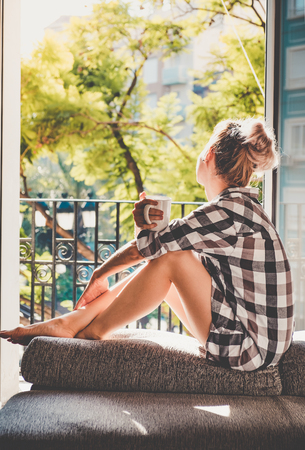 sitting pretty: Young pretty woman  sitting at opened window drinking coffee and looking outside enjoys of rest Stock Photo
==
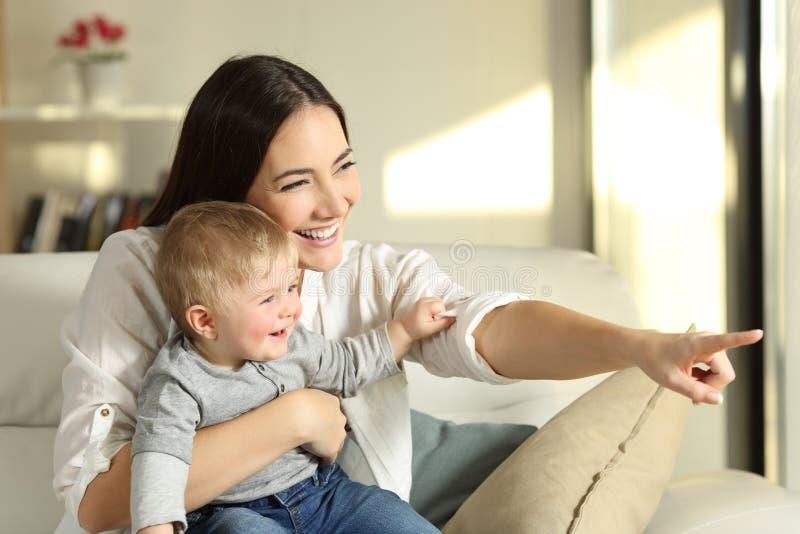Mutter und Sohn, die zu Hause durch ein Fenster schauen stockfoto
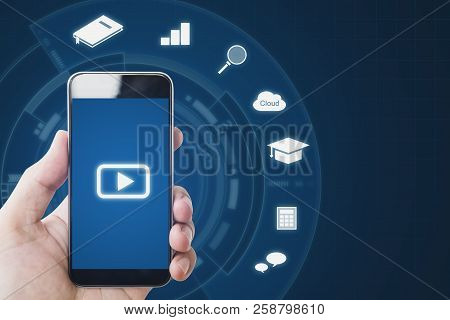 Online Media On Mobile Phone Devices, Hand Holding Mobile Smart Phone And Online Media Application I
--
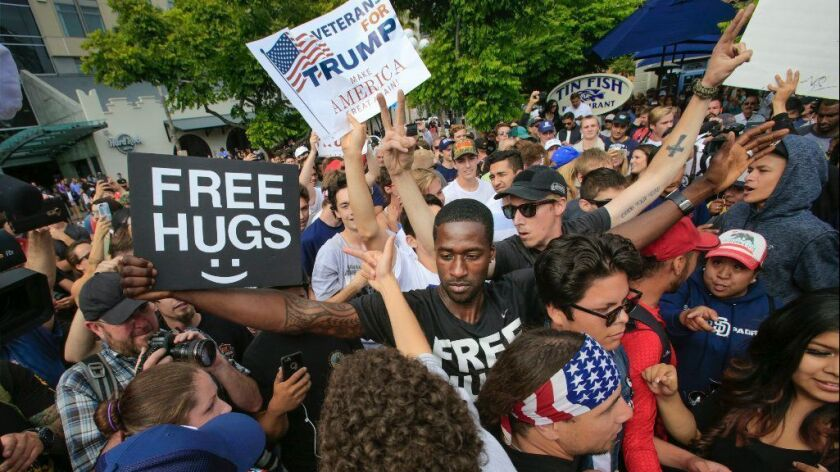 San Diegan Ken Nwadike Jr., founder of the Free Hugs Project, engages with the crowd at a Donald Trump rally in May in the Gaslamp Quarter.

* **Exercise details**:
Using the data above, output the line that has "Mutter und Sohn, die", the line that has "Online Media On", and whatever lines fall between, each exactly as it stands and without pictures.

* **Answer for this exercise**:
Mutter und Sohn, die zu Hause durch ein Fenster schauen stockfoto
 Online Media On Mobile Phone Devices, Hand Holding Mobile Smart Phone And Online Media Application I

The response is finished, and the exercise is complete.